* SELECTED PASSAGE
● ● ● ● ●
THE cost-of-living crisis demands that the multi-billion profits of Big Whisky contribute to the Scottish public purse argues Bill Ramsay, convener of the SNP Trade Union Group.

THE resolution to the current Scottish local government pay dispute has been reported to cost taxpayers an additional £200 million. As such, the First Minister has said, this will have a negative knock-on effect on our public services. This is a financial sting in the tail that, in the view of the SNP Trade Union Group, need not be as venomous as is being suggested.

The cost-of-living crisis has transformed the current political paradigm of the UK and therefore Scotland. These new circumstances demand that the Scottish Government develop fresh mitigation strategies to provide some economic shock absorption, as far as is practicable under limited devolved powers.

READ MORE: Tax ‘Big Whisky’ to raise up to £1bn for public services, SNP government told

The days of claiming, or aspiring to claim, that the Scottish Government can significantly improve Scottish public services this side of independence, are over. From now on, until Scotland regains all the economic levers of a sovereign state, the name of the game is to mitigate and defend our public services within the restricted means devolution allows.

Crucially, there are further measures that the Scottish Government can still take right now. These cannot be sidestepped or ignored any longer. Partial mitigation through the raising of additional taxation and levies is possible – ones which need not be an additional financial burden on the many, or even the moderately comfortable.

One example is a whisky levy, which could potentially raise up to £1 billion. Put bluntly, it’s time Scotland’s Big Party takes on Big Whisky. Not the wee craft and niche distilleries, but the giants who run the Scotch Whisky Association and its extensive and hugely effective lobbying arm.

To see how effective the political lobbying arm of Big Whisky is, one need look no further than the carefully curated dozen “recommended” motions proffered by the Policy Development Committee to delegates at the SNP’s Annual Conference in October. You will not find the Trade Union Group motion on a whisky levy there, just as our motion on the creative use of taxation was omitted from the draft agenda.

READ MORE: Six things the Scottish Parliament CAN do to tackle the cost of living crisis

Yet this is precisely the sort of imaginative initiative that speaks directly to seeing off a great deal of the future hard choices the Scottish Government may need to make as a consequence of the recent local government pay settlement, and potentially other settlements coming down the line.

Two points are crucial here.

The Scotch Whisky Association’s own website claims that, in 2021, Scotch whisky exports were worth £4.5 billion. It also claims that the number of bottles exported was 1.3 billion. Do the maths – that means that the average export price of a single bottle of Scotch is £3.46. Even the price of a standard 70cl bottle of Scotch in Duty Free is rarely under £20.00. So where does the difference between £20 and £3.46 go? Quite simply, mostly into the coffers of wholly-owned overseas subsidiaries of – guess who – Big Whisky.
● ● ● ● ●
* INFORMATION SUPPLIED

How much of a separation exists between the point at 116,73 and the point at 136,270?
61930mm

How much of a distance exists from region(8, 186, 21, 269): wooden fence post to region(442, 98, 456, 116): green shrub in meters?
● ● ● ● ●
* PROBLEM TO SOLVE
For each statement below, say yes or no to whether it agrees with the whisky levy article, and quote the words from the article that settle it. (a) The article says a whisky levy could raise as much as £1 billion. (b) The article wants the levy aimed mainly at small craft distilleries. (c) The Trade Union Group's whisky levy motion was among the recommended motions for the SNP's Annual Conference.

* RESULT OF THIS TASK
(a) Yes: "One example is a whisky levy, which could potentially raise up to £1 billion."
(b) No: "Not the wee craft and niche distilleries, but the giants who run the Scotch Whisky Association"
(c) No: "You will not find the Trade Union Group motion on a whisky levy there"